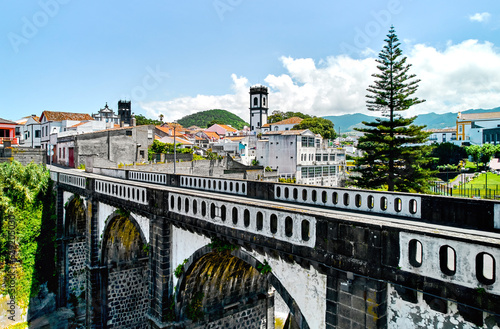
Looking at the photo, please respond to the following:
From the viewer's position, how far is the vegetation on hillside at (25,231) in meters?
Result: 20.4

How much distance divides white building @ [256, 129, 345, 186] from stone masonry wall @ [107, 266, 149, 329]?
95.0ft

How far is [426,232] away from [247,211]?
395 cm

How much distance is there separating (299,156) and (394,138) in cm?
2154

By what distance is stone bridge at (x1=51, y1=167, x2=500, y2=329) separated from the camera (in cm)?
486

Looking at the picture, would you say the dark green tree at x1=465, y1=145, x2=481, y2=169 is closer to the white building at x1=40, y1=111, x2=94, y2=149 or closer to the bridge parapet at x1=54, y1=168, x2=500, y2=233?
the bridge parapet at x1=54, y1=168, x2=500, y2=233

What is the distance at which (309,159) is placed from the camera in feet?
151

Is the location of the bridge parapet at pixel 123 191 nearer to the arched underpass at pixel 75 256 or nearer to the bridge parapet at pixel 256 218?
the bridge parapet at pixel 256 218

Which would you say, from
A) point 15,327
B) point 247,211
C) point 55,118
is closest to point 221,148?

# # # #

▸ 任务说明: 请把从含有“By what distance”的那一行起直到材料末尾的全部内容重新写出，并将其中的“arched underpass”替换为“arched tunnel”，其余部分一律保持不变。

▸ 书面答案:
By what distance is stone bridge at (x1=51, y1=167, x2=500, y2=329) separated from the camera (in cm)?
486

Looking at the picture, would you say the dark green tree at x1=465, y1=145, x2=481, y2=169 is closer to the white building at x1=40, y1=111, x2=94, y2=149 or closer to the bridge parapet at x1=54, y1=168, x2=500, y2=233?
the bridge parapet at x1=54, y1=168, x2=500, y2=233

What is the distance at which (309,159) is placed from the camera in feet?
151

Is the location of the bridge parapet at pixel 123 191 nearer to the arched tunnel at pixel 75 256 or nearer to the bridge parapet at pixel 256 218?
the bridge parapet at pixel 256 218

Which would you say, from
A) point 15,327
B) point 247,211
C) point 55,118
is closest to point 221,148?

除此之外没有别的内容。